Câmara Municipal
Atualizado em: 13/09/2017 - 3:27 pm

Acrísio denuncia “desmonte” do Sistema Único de Assistência Social

O vereador Acrísio Sena (PT) critica o corte no orçamento federal para ações sociais. “O governo ilegítimo de Temer não se cansa de prejudicar a população. O orçamento para 2018 evidencia o desmonte do Sistema Único de Assistência Social (SUAS) deixará à deriva milhões de famílias em todo o País”, denunciou, nesta quarta-feira (13), em pronunciamento na Câmara Municipal.

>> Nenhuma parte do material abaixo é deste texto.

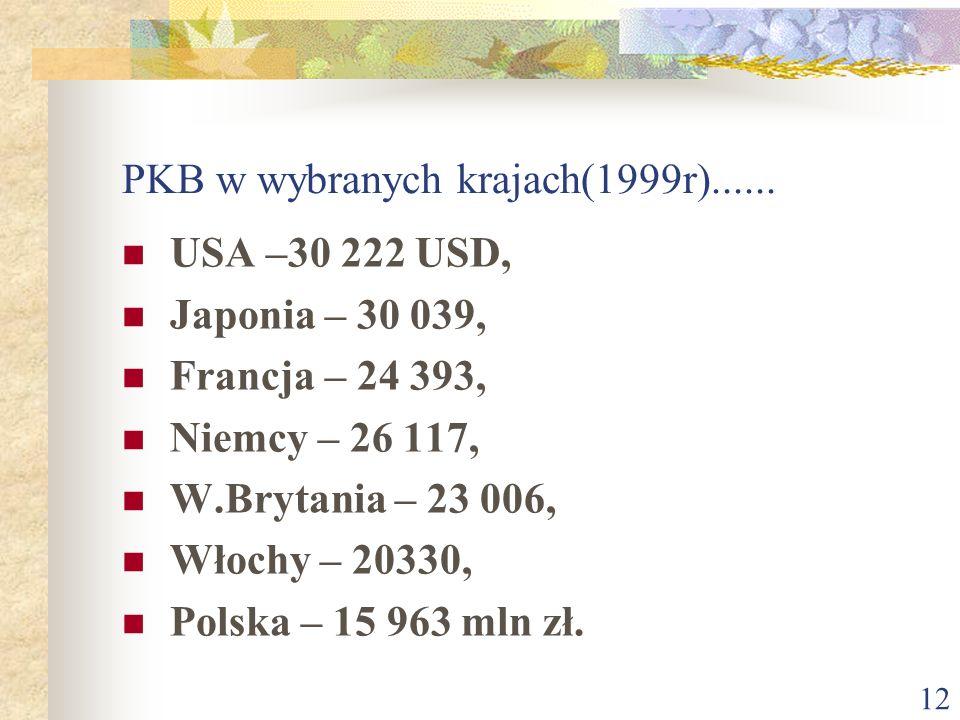 11 Czynniki wpływające na realny poziom wydatków oszczędność (Polacy 2-3%, Amerykanie 6%, Japończycy 18%), zadłużenie (Polska 42 mld), dostępność kred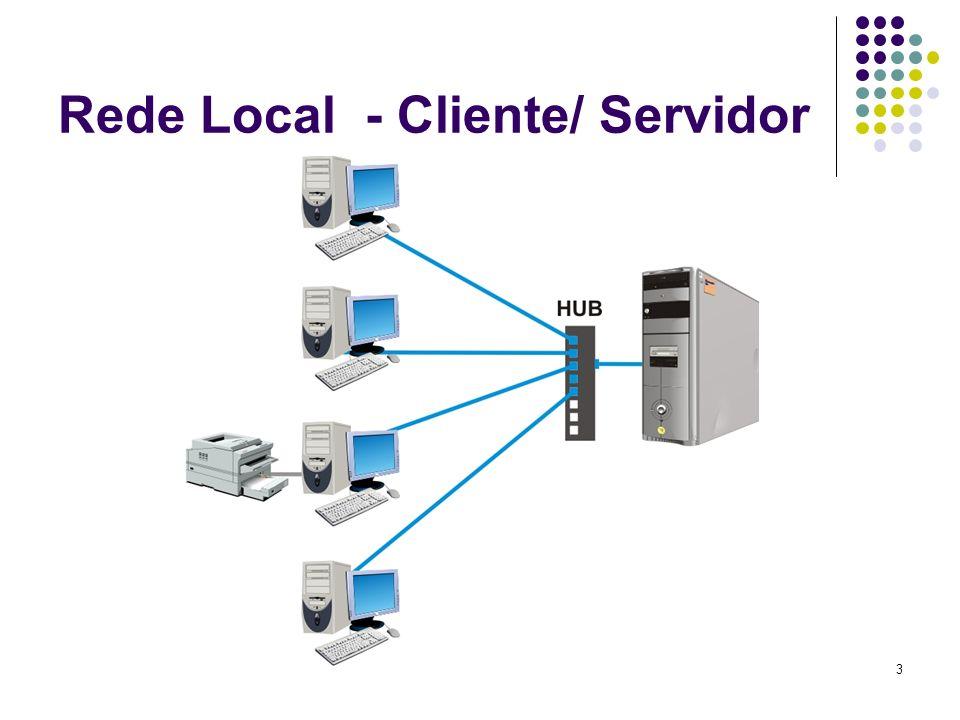 4 Noção de Endereços IP em redes locais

Segundo ele, o previsto para a Assistência Social em 2018 é de R$ 385 milhões. Para se ter uma ideia de comparação, em 2010 o volume de recursos para a área era de 24,83 bilhões. “Há atrasos de 1,3 bilhão no repasse a estados e municípios. Isso tudo significa, na prática, mais fome, desigualdade, pedintes e violência, principalmente nas grandes cidades”, alertou o parlamentar.

Em números
Acrísio Sena destaca que o SUAS atende 30 milhões famílias com a rede de Proteção Social Básica e Especial. São mais de 10 mil centros de referência básicos e especializados (CRAS, CREAS e Centros POP), além de cerca de 18 mil entidades e organizações de assistência social. Anualmente, mais de 1,9 milhão de famílias são acompanhadas, assistidas e apoiadas pelas equipes de referência, segundo o parlamentar.

Tem mais
Já quanto aos benefícios e transferência de renda, o vereador afirma que hoje são 4,2 milhões contemplados com o Benefício de Prestação Continuada (BPC) – sendo 2,4 milhões de pessoas com deficiência e 2 milhões de idosos – e 13,9 milhões de famílias inseridas no Bolsa Família. Há também milhares de famílias que recebem benefícios eventuais para suprir necessidades imediatas e urgentes. O SUAS conta com cerca de 600 mil trabalhadores em todo o território nacional.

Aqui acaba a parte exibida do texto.